Gib anhand des Forumsthreads über verschachtelte Tabellen an, unter welcher Bedingung es laut Daves letztem Beitrag funktioniert.

## DOKUMENTABSCHNITT
======

# <table height="100%"> in ner anderen Tabelle



## dave (16. Februar 2002)

Hi!
Ich will ne Tabelle in voller Höhe anzeigen lassen, so dass ich mit align="top" bzw bottom Text ganz oben und ganz unten am Fenster anzeigen lassen kann. Alleine klappt das auch, sieht dann so aus:

<table border="1" height="100%">
<tr><td>Das ist der Text der oben stehen soll..</td></tr>
<tr><td>Das ist der Text der unten stehen soll..</td></tr>
</table>

Allerdings soll die Tabelle in ner anderen Tabelle sein und dort einfach die ganze Höhe der Zelle auffüllen.
Allerdings klappt das dann nicht mehr.
Ich habs mal so probiert:

<table border="1">
<tr><td> 
<table border="1" height="100%">
<tr><td>Das ist der Text der oben stehen soll..</td></tr>
<tr><td>Das ist der Text der unten stehen soll..</td></tr>
</table>
</td>
<td>
<p>&nbsp;</p><p>&nbsp;</p><p>&nbsp;</p><p>&nbsp;</p>
<p>&nbsp;</p><p>&nbsp;</p><p>&nbsp;</p><p>&nbsp;</p>
<p>&nbsp;</p><p>Das ist der Text in der anderen Spalte</p>
<p>&nbsp;</p><p>&nbsp;</p><p>&nbsp;</p><p>&nbsp;</p>
<p>&nbsp;</p><p>&nbsp;</p><p>&nbsp;</p><p>&nbsp;</p>
</td></tr>
</table>

Jetzt ist die innere Tabelle allerdings nur noch so hoch, dass grad der Text reinpasst.

Hat jemand von Euch ne Ahnung, wie ich die so hoch krieg wie die Zelle ist?

Danke schonmal!

MfG Dave


----------



## AKM<2b> (18. Februar 2002)

*so??*

wenn ich dich richtig verstanden hab dann meinst du's so

<table border="1" height="100%" width="100%"> 
<tr><td> 
<table border="1" height="100%"> 
<tr><td valign="top">Das ist der Text der oben stehen soll..</td></tr> 
<tr><td valign="bottom">Das ist der Text der unten stehen soll..</td></tr> 
</table> 
</td> 
<td> 
<p> </p><p> </p><p> </p><p> </p> 
<p> </p><p> </p><p> </p><p> </p> 
<p> </p><p>Das ist der Text in der anderen Spalte</p> 
<p> </p><p> </p><p> </p><p> </p> 
<p> </p><p> </p><p> </p><p> </p> 
</td></tr> 
</table> 

oder nicht?
2b


----------



## dave (18. Februar 2002)

Genau das ist mein Problem.
Wenn ich bei der äußeren Tabelle auch height="100%" angebe, dann gehts.
Was ich will ist das ganze ohne die Angabe bei der äußeren Tabelle, dass sie sich von der Höhe her an den Text in der rechten Spalte anpasst..
Kann natürlich auch sein, dass das gar net geht...

======

## DATENSATZZEILEN
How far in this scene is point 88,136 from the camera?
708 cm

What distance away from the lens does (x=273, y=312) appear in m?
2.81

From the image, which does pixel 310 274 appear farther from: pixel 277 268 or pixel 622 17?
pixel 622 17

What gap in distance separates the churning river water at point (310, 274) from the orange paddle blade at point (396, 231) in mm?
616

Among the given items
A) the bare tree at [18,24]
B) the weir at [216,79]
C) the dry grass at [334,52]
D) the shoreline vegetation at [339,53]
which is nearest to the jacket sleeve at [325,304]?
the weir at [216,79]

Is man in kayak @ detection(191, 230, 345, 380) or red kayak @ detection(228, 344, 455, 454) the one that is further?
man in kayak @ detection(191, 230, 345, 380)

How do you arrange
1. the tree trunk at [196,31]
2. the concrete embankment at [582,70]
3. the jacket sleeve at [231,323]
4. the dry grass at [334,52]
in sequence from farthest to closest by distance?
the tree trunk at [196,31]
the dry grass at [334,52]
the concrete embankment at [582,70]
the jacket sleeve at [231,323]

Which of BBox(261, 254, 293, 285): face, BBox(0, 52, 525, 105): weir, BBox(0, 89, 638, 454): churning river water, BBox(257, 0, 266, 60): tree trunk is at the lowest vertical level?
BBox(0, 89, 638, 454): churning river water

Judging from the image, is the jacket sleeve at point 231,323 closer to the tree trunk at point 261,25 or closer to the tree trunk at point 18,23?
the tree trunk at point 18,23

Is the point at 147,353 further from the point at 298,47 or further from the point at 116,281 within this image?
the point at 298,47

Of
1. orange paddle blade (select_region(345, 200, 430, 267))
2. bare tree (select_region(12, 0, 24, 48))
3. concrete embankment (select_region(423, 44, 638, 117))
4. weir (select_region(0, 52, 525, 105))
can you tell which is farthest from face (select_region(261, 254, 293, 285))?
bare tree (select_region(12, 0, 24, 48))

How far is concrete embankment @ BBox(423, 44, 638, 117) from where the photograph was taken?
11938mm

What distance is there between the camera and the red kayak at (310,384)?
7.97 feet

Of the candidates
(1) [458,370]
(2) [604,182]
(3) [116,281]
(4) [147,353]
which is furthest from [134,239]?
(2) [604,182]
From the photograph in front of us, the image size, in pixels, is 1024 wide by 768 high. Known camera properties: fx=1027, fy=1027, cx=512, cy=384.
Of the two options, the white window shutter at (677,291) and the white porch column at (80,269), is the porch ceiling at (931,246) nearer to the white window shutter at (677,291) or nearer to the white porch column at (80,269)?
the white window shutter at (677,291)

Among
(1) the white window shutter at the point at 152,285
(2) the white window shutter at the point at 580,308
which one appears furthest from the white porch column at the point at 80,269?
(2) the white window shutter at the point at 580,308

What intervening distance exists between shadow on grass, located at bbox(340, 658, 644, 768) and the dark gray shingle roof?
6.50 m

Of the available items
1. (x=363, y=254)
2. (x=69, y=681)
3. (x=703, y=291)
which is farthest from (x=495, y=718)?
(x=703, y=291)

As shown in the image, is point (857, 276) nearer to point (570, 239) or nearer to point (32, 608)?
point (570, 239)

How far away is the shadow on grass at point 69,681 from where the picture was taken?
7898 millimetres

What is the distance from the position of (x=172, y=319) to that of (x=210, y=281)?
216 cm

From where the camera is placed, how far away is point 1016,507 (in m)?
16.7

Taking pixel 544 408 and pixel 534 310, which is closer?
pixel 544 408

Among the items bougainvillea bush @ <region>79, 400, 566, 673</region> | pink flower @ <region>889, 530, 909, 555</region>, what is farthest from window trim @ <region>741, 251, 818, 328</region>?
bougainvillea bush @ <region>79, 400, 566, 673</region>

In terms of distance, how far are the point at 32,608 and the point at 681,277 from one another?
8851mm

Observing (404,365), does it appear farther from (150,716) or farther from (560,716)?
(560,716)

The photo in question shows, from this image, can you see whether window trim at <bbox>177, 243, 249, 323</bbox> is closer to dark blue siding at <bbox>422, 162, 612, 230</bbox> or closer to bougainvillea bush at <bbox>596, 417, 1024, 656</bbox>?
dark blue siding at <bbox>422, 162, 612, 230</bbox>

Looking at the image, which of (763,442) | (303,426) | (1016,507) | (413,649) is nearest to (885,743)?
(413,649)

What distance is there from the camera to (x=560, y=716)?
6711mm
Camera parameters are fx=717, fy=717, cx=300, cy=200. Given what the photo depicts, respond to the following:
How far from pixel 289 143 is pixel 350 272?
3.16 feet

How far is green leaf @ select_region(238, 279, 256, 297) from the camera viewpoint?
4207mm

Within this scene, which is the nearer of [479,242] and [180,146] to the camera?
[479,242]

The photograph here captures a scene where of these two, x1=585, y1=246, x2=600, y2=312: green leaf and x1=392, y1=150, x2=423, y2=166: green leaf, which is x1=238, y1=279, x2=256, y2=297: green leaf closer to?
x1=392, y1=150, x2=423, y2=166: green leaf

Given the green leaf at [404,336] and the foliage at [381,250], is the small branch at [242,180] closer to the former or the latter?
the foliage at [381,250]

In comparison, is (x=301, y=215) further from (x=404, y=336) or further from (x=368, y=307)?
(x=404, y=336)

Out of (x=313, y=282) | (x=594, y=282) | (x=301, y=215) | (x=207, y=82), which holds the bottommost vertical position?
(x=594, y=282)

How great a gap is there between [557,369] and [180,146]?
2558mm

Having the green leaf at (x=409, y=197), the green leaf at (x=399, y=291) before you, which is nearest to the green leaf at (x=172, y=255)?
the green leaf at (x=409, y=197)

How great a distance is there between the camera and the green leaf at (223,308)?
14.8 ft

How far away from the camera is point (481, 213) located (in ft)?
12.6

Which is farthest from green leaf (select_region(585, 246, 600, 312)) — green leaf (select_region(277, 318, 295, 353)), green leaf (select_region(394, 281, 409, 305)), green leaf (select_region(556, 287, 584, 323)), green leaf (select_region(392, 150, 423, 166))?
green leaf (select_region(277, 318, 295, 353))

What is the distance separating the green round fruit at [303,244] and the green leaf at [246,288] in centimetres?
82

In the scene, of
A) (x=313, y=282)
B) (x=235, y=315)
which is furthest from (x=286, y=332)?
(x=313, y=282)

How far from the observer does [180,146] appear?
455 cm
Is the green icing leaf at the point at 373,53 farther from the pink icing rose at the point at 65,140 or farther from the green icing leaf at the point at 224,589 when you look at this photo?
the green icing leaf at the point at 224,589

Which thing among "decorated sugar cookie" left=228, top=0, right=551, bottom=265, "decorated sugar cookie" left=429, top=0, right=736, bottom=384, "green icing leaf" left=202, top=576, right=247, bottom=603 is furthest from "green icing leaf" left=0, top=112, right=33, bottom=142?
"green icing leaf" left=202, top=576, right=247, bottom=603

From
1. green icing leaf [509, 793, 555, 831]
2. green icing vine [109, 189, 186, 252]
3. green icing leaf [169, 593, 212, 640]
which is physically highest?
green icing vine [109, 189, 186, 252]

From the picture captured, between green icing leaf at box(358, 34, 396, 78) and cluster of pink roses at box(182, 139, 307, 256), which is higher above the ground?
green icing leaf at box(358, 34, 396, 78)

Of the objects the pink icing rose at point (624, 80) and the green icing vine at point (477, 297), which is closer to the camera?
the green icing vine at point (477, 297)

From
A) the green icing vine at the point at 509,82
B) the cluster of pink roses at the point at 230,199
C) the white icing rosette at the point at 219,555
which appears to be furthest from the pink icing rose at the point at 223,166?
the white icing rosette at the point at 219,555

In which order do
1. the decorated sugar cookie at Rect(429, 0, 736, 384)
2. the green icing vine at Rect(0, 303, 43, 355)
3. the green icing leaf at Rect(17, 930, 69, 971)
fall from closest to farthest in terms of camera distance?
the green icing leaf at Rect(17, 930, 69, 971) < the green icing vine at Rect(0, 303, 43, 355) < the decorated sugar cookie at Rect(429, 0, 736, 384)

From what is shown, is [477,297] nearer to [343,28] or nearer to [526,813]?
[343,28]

======

## ANTWORT ZUR AUFGABE
Wenn bei der äußeren Tabelle ebenfalls height="100%" angegeben wird.